[Stored data entries]
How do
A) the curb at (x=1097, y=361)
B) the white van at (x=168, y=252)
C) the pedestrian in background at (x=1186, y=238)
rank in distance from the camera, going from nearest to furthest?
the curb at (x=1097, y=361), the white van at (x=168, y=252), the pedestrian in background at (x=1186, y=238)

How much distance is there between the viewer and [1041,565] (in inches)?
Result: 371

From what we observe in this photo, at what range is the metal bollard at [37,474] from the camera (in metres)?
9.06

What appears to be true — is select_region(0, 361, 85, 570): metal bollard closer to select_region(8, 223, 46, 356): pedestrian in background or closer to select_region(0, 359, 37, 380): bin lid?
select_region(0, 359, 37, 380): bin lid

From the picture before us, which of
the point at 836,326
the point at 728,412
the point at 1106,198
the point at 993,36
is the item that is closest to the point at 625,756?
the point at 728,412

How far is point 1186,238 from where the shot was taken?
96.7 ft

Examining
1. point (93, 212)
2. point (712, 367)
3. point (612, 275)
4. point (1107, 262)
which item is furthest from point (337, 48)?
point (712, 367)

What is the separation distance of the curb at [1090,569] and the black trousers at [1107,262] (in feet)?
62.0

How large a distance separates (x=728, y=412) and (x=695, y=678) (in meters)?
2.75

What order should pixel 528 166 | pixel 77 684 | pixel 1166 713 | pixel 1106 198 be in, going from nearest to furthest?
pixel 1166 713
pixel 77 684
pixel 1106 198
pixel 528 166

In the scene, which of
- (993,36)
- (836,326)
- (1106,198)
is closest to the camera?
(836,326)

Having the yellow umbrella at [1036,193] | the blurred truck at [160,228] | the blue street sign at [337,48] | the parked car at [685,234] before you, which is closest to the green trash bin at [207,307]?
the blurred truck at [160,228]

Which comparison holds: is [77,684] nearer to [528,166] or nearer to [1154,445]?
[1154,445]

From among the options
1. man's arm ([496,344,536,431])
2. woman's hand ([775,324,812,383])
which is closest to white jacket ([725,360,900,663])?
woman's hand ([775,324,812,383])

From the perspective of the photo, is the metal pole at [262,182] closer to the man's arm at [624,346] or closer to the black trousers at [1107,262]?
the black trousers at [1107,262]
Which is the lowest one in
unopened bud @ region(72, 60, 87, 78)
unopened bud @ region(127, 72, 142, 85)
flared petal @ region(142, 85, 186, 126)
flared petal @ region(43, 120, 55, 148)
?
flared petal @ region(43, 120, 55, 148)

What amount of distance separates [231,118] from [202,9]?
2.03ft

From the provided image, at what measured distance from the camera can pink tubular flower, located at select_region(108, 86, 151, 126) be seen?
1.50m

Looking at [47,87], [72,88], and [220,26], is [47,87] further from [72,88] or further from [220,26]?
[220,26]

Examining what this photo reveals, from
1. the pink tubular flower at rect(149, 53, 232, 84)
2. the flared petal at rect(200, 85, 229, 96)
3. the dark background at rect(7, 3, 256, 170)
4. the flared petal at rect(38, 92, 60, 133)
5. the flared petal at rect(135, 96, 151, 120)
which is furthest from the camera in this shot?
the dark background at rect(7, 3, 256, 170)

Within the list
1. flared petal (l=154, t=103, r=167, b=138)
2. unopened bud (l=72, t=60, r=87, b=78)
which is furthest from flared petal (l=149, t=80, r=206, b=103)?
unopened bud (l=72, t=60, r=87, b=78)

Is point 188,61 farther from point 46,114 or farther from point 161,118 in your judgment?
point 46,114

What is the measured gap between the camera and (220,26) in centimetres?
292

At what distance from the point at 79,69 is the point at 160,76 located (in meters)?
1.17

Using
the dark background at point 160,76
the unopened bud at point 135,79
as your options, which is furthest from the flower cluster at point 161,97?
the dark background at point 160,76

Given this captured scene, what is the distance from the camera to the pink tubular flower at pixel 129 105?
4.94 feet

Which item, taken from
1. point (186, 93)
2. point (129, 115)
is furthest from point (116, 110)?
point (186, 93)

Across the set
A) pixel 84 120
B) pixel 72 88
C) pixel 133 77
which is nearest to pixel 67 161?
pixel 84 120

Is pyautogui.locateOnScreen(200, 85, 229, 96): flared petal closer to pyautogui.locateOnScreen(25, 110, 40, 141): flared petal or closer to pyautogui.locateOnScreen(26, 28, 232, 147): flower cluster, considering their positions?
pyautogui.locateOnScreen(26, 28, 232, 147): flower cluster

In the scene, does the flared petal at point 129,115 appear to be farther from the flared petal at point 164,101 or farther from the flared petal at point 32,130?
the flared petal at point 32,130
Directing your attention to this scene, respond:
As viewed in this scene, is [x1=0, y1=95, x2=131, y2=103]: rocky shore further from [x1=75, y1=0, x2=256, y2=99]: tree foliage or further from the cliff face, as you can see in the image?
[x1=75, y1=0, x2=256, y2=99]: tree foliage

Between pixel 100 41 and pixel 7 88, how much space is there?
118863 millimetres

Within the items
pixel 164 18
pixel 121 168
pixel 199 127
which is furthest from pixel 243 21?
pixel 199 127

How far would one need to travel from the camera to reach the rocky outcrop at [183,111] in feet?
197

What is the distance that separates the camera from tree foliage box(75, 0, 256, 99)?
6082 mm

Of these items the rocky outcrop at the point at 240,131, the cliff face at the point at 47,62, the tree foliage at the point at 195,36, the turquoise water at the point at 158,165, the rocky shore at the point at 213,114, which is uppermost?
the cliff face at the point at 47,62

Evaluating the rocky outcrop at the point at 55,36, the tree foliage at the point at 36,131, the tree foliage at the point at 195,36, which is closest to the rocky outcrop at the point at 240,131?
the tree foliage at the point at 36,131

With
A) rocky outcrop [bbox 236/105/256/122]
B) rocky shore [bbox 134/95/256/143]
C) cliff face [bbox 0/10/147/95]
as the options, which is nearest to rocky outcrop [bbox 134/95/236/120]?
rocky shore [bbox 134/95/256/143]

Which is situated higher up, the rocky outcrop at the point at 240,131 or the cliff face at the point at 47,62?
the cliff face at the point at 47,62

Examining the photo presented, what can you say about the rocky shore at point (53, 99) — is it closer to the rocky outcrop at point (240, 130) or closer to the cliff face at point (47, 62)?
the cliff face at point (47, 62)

WRITTEN INSTRUCTION: Give the entries again in full, exactly as they are written.

SOLUTION:
How do
A) the curb at (x=1097, y=361)
B) the white van at (x=168, y=252)
C) the pedestrian in background at (x=1186, y=238)
rank in distance from the camera, going from nearest to furthest?
the curb at (x=1097, y=361), the white van at (x=168, y=252), the pedestrian in background at (x=1186, y=238)

How much distance is there between the viewer and [1041,565] (in inches)?
Result: 371

From what we observe in this photo, at what range is the metal bollard at [37,474] from the camera (in metres)?
9.06

What appears to be true — is select_region(0, 361, 85, 570): metal bollard closer to select_region(8, 223, 46, 356): pedestrian in background or closer to select_region(0, 359, 37, 380): bin lid?
select_region(0, 359, 37, 380): bin lid

From the picture before us, which of
the point at 836,326
the point at 728,412
the point at 1106,198
the point at 993,36
is the item that is closest to the point at 625,756?
the point at 728,412

How far is point 1186,238 from where the shot was taken?
96.7 ft

Examining
1. point (93, 212)
2. point (712, 367)
3. point (612, 275)
4. point (1107, 262)
which item is furthest from point (337, 48)?
point (712, 367)

What is the separation distance of the curb at [1090,569] and the black trousers at [1107,262] (in feet)?
62.0

How large a distance separates (x=728, y=412) and (x=695, y=678) (in meters)?
2.75

What order should pixel 528 166 | pixel 77 684 | pixel 1166 713 | pixel 1106 198 be in, going from nearest to furthest?
pixel 1166 713
pixel 77 684
pixel 1106 198
pixel 528 166

In the scene, which of
- (993,36)
- (836,326)
- (1106,198)
is closest to the camera?
(836,326)

Having the yellow umbrella at [1036,193] | the blurred truck at [160,228] | the blue street sign at [337,48] | the parked car at [685,234] before you, which is closest to the green trash bin at [207,307]?
the blurred truck at [160,228]

Which comparison holds: is [77,684] nearer to [528,166] or nearer to [1154,445]?
[1154,445]

From among the options
1. man's arm ([496,344,536,431])
2. woman's hand ([775,324,812,383])
which is closest to white jacket ([725,360,900,663])?
woman's hand ([775,324,812,383])

From the perspective of the photo, is the metal pole at [262,182] closer to the man's arm at [624,346] or closer to the black trousers at [1107,262]?
the black trousers at [1107,262]
Which is the lowest one in
unopened bud @ region(72, 60, 87, 78)
unopened bud @ region(127, 72, 142, 85)
flared petal @ region(142, 85, 186, 126)
flared petal @ region(43, 120, 55, 148)
?
flared petal @ region(43, 120, 55, 148)

What amount of distance separates [231,118] from [202,9]?
2.03ft

From the provided image, at what measured distance from the camera can pink tubular flower, located at select_region(108, 86, 151, 126) be seen?
1.50m

Looking at [47,87], [72,88], and [220,26], is [47,87] further from [72,88] or further from [220,26]?
[220,26]

Examining what this photo reveals, from
1. the pink tubular flower at rect(149, 53, 232, 84)
2. the flared petal at rect(200, 85, 229, 96)
3. the dark background at rect(7, 3, 256, 170)
4. the flared petal at rect(38, 92, 60, 133)
5. the flared petal at rect(135, 96, 151, 120)
which is furthest from the camera in this shot?
the dark background at rect(7, 3, 256, 170)

Within the list
1. flared petal (l=154, t=103, r=167, b=138)
2. unopened bud (l=72, t=60, r=87, b=78)
which is furthest from flared petal (l=149, t=80, r=206, b=103)?
unopened bud (l=72, t=60, r=87, b=78)

Is point 188,61 farther from point 46,114 or farther from point 161,118 in your judgment?
point 46,114

What is the measured gap between the camera and (220,26) in centimetres?
292

At what distance from the point at 79,69 is the point at 160,76 located (in meters)?
1.17

Using
the dark background at point 160,76
the unopened bud at point 135,79
as your options, which is furthest from the flower cluster at point 161,97?
the dark background at point 160,76

Given this captured scene, what is the distance from the camera to the pink tubular flower at pixel 129 105?
4.94 feet

Which item, taken from
1. point (186, 93)
2. point (129, 115)
is furthest from point (116, 110)?
point (186, 93)

Across the set
A) pixel 84 120
B) pixel 72 88
C) pixel 133 77
which is nearest to pixel 67 161?
pixel 84 120

Is pyautogui.locateOnScreen(200, 85, 229, 96): flared petal closer to pyautogui.locateOnScreen(25, 110, 40, 141): flared petal or closer to pyautogui.locateOnScreen(26, 28, 232, 147): flower cluster, considering their positions?
pyautogui.locateOnScreen(26, 28, 232, 147): flower cluster

In the scene, does the flared petal at point 129,115 appear to be farther from the flared petal at point 164,101 or farther from the flared petal at point 32,130?
the flared petal at point 32,130
Directing your attention to this scene, respond:
As viewed in this scene, is [x1=0, y1=95, x2=131, y2=103]: rocky shore further from [x1=75, y1=0, x2=256, y2=99]: tree foliage or further from the cliff face, as you can see in the image?
[x1=75, y1=0, x2=256, y2=99]: tree foliage

Between pixel 100 41 and pixel 7 88, how much space is there?
118863 millimetres

Within the items
pixel 164 18
pixel 121 168
pixel 199 127
which is furthest from pixel 243 21?
pixel 199 127

How far would one need to travel from the camera to reach the rocky outcrop at [183,111] in feet?
197

What is the distance that separates the camera from tree foliage box(75, 0, 256, 99)?
6082 mm

Of these items the rocky outcrop at the point at 240,131, the cliff face at the point at 47,62, the tree foliage at the point at 195,36, the turquoise water at the point at 158,165, the rocky shore at the point at 213,114, which is uppermost?
the cliff face at the point at 47,62

Evaluating the rocky outcrop at the point at 55,36, the tree foliage at the point at 36,131, the tree foliage at the point at 195,36, which is closest to the rocky outcrop at the point at 240,131?
the tree foliage at the point at 36,131

With
A) rocky outcrop [bbox 236/105/256/122]
B) rocky shore [bbox 134/95/256/143]
C) cliff face [bbox 0/10/147/95]
as the options, which is nearest to rocky outcrop [bbox 134/95/236/120]?
rocky shore [bbox 134/95/256/143]

Which is situated higher up, the rocky outcrop at the point at 240,131 or the cliff face at the point at 47,62?
the cliff face at the point at 47,62

Examining the photo presented, what can you say about the rocky shore at point (53, 99) — is it closer to the rocky outcrop at point (240, 130) or closer to the cliff face at point (47, 62)?
the cliff face at point (47, 62)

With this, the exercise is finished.